Typical smoke detectors use light or radiation to detect general particles. They aren’t specific and they require a significant amount of particles to go off. They are very unreliable indicators of cigarette or marijuana smoke and do not provide any proof of smoking.

There are, however, systems that work. The FreshAir1 Smoking Detection System is the industry leader in terms of reliably monitoring for, immediately detecting, and proving tobacco smoking and marijuana smoking. Unlike traditional methods, these sensors are capable of detecting specific molecules in tobacco smoke and marijuana smoke, and are tamper proof.

What’s more, these sensors are WiFi enabled, so they monitor for smoke and notify hotel staff immediately.
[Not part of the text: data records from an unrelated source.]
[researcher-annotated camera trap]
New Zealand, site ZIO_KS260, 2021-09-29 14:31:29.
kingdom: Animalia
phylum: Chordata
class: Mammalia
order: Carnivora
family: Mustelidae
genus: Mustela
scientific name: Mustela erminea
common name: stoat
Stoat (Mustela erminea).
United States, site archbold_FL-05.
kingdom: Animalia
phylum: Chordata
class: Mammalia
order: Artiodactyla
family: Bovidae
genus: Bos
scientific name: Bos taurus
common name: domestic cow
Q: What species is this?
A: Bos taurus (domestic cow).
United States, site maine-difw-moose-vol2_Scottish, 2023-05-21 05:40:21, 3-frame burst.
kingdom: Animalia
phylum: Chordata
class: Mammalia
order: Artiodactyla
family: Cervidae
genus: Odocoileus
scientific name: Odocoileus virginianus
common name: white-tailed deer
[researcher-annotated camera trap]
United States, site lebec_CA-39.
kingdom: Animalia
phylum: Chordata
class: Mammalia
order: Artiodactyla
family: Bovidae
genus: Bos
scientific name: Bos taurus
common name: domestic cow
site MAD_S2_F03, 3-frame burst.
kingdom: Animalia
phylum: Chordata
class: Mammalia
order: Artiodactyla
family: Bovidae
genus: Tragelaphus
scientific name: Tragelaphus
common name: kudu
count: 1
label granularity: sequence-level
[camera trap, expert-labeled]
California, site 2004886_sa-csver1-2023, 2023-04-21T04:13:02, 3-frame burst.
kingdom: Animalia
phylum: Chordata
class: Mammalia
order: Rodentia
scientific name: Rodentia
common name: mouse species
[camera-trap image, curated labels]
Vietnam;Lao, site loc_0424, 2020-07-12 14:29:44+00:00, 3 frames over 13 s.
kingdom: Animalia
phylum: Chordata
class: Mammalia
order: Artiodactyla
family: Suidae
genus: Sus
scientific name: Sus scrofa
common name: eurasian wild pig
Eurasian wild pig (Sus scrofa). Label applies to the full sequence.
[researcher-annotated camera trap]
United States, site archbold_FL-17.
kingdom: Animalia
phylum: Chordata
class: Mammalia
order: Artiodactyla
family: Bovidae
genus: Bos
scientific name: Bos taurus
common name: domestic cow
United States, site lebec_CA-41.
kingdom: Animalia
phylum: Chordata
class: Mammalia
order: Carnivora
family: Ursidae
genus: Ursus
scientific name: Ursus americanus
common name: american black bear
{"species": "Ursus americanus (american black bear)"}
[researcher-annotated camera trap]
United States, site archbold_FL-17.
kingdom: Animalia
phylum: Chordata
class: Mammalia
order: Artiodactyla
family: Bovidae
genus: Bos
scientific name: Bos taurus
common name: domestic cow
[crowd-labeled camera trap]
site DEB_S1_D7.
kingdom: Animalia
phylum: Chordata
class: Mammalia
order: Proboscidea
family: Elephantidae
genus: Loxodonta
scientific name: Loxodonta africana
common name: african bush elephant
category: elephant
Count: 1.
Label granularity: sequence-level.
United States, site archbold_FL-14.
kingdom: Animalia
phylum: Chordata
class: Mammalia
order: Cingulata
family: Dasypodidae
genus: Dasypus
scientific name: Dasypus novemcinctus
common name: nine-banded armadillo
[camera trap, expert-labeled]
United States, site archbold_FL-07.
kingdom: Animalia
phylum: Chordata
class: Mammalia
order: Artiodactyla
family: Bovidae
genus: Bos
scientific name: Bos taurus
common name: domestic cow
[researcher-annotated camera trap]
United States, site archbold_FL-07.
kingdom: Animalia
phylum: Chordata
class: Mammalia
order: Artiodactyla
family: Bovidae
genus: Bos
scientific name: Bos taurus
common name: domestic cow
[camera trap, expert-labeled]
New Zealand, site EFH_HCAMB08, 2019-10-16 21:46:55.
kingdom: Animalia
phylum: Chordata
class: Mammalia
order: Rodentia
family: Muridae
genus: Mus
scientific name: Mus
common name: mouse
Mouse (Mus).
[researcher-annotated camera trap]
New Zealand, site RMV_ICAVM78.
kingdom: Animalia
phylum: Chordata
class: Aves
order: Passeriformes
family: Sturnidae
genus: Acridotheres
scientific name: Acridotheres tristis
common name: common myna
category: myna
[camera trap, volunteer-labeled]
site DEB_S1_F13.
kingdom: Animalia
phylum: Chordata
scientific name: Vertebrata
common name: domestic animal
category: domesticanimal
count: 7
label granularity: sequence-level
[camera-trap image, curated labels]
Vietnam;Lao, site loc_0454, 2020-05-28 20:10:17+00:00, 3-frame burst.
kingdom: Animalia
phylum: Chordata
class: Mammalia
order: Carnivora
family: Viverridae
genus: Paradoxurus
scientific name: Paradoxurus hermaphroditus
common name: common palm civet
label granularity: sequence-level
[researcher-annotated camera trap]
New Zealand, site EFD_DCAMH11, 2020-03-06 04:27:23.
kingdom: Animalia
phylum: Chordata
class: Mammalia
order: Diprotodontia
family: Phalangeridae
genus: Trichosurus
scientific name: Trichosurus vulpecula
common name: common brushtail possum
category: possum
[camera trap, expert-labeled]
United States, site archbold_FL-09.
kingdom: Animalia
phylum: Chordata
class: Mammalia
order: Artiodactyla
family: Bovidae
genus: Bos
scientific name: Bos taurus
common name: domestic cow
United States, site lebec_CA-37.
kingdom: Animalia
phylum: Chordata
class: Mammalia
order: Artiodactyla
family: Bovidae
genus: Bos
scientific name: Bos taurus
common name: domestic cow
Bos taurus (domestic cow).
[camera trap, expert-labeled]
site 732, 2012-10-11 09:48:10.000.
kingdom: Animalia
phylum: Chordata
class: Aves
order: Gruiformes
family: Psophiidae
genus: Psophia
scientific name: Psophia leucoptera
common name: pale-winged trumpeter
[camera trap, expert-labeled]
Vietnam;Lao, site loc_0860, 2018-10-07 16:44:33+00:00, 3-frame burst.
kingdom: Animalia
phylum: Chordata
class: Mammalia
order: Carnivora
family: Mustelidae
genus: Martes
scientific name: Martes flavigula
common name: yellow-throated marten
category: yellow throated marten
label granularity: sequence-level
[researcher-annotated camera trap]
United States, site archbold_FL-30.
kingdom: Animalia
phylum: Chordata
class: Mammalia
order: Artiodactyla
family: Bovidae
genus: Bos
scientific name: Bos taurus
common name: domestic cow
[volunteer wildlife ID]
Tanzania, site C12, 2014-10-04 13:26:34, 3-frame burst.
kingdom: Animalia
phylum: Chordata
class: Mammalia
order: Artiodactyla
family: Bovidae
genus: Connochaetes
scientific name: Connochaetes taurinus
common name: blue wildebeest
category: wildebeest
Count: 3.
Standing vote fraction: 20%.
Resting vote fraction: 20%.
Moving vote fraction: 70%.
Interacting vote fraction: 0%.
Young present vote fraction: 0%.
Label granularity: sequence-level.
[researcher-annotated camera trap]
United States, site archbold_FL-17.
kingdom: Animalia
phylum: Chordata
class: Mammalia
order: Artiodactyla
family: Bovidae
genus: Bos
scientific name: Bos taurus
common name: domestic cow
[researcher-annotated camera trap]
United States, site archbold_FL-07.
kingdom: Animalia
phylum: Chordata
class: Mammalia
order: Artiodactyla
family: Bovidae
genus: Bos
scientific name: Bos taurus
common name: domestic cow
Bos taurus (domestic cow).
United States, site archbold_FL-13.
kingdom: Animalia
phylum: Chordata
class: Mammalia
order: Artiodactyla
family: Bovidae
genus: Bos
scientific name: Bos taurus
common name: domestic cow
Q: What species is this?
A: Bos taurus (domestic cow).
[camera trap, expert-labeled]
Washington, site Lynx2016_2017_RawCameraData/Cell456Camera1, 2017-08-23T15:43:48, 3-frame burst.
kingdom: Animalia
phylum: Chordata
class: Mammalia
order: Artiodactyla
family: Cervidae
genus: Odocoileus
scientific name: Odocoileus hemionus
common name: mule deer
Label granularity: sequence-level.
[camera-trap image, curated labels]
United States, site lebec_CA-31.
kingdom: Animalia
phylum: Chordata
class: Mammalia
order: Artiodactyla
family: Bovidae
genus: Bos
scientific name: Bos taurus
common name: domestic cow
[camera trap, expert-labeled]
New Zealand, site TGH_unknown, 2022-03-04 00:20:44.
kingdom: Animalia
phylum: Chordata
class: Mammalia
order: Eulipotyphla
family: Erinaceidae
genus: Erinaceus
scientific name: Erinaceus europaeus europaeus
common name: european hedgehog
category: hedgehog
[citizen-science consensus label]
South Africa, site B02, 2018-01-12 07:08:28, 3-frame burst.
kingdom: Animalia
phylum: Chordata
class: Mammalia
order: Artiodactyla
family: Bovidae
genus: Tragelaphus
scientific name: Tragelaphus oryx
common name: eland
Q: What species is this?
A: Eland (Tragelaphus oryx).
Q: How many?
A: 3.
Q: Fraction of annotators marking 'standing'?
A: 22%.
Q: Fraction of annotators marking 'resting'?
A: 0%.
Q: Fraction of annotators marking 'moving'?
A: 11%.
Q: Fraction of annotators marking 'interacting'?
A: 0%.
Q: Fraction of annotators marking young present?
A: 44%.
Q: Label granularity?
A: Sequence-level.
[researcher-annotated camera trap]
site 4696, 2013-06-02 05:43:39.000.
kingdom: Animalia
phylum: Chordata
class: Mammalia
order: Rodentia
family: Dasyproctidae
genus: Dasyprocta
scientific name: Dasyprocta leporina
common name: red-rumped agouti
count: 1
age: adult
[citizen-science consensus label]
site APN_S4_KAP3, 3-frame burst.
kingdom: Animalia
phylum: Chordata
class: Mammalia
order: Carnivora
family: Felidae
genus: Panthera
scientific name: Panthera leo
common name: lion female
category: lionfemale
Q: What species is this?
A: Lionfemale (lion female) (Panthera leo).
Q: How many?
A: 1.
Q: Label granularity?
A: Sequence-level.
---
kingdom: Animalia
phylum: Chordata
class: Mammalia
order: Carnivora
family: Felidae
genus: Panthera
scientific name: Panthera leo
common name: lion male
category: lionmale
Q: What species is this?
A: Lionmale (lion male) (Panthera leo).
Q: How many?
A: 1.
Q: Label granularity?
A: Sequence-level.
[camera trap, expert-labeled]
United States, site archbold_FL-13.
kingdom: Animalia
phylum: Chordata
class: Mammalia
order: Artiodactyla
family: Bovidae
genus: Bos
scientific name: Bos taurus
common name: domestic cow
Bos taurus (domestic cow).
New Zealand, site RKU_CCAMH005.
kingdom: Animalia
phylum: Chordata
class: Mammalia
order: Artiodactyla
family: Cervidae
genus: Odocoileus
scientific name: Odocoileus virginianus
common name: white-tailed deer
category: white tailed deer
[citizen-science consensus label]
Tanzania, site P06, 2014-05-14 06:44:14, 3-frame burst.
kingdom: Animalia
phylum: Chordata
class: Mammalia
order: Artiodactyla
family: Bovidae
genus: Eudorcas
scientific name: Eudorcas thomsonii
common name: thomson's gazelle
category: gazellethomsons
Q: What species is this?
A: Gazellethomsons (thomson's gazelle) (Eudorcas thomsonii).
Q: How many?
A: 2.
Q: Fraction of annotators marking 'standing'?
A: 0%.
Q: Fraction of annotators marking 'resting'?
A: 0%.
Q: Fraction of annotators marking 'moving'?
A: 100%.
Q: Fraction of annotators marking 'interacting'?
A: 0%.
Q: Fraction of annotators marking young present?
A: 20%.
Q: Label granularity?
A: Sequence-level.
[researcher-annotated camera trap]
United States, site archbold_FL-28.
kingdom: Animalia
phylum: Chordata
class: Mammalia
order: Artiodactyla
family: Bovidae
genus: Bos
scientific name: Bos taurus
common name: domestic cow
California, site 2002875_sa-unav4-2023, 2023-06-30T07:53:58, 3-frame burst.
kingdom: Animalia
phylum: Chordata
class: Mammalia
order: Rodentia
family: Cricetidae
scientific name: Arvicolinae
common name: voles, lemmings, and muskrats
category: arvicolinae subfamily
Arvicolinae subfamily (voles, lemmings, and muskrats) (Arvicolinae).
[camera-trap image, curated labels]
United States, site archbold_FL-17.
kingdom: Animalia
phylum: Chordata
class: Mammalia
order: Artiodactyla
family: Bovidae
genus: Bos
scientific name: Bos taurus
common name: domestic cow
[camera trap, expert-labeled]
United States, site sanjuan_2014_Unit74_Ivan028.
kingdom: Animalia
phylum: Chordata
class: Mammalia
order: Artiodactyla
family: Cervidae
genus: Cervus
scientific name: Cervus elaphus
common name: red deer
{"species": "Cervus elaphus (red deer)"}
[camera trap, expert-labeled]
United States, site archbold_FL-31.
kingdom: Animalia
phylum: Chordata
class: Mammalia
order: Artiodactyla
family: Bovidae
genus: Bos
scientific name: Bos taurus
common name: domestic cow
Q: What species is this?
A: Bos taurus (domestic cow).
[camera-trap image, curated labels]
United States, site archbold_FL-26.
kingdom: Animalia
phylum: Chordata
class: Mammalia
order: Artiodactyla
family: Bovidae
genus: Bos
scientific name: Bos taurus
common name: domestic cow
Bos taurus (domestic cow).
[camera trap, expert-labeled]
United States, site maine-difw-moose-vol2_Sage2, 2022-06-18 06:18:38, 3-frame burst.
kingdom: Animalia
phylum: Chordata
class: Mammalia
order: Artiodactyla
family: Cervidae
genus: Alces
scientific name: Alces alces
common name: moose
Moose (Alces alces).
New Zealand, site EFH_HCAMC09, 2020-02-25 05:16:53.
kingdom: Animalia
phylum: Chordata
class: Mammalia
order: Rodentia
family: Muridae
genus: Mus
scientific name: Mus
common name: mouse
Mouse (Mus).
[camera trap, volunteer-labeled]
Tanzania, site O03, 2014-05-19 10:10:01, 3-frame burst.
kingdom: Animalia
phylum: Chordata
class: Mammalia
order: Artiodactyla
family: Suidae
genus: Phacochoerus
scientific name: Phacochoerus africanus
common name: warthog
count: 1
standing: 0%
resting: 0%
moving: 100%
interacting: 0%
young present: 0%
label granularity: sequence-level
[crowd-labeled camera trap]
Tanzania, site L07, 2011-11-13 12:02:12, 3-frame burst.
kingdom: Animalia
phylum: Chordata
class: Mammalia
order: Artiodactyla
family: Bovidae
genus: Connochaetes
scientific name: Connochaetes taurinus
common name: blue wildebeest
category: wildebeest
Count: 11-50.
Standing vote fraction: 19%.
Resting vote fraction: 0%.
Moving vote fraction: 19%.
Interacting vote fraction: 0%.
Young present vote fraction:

As a result, staff can stop someone from smoking after one cigarette, limiting damage to the room and thus risk of widespread customer dissatisfaction. Only by protecting no-smoking areas in real time, as with this kind of advanced smoking detection device, can hotels be sure that they will no longer need remediation, avoid issues of cleanliness leading to dissatisfaction, and keep customers loyal to their brand.

Conclusion

Hotel cleanliness drives guest satisfaction, and guest satisfaction drives hotel profitability. Hotels that pay attention to industry trends, shaping their cleaning and maintenance policies around the issues that can make or break a guest’s stay, are more likely to keep customers happy and keep business profitable. Research showing that odor mitigation and avoiding smoking issues are key components of customer satisfaction demonstrates that real-time detection of smoking can significantly impact a hotel’s long-term success. Advanced smoking detection systems enable the kind of real-time notification that is necessary to enforce no-smoking policies, protect infrastructure investments, secure cleaning fees with scientific proof, and ensure long-term customer satisfaction.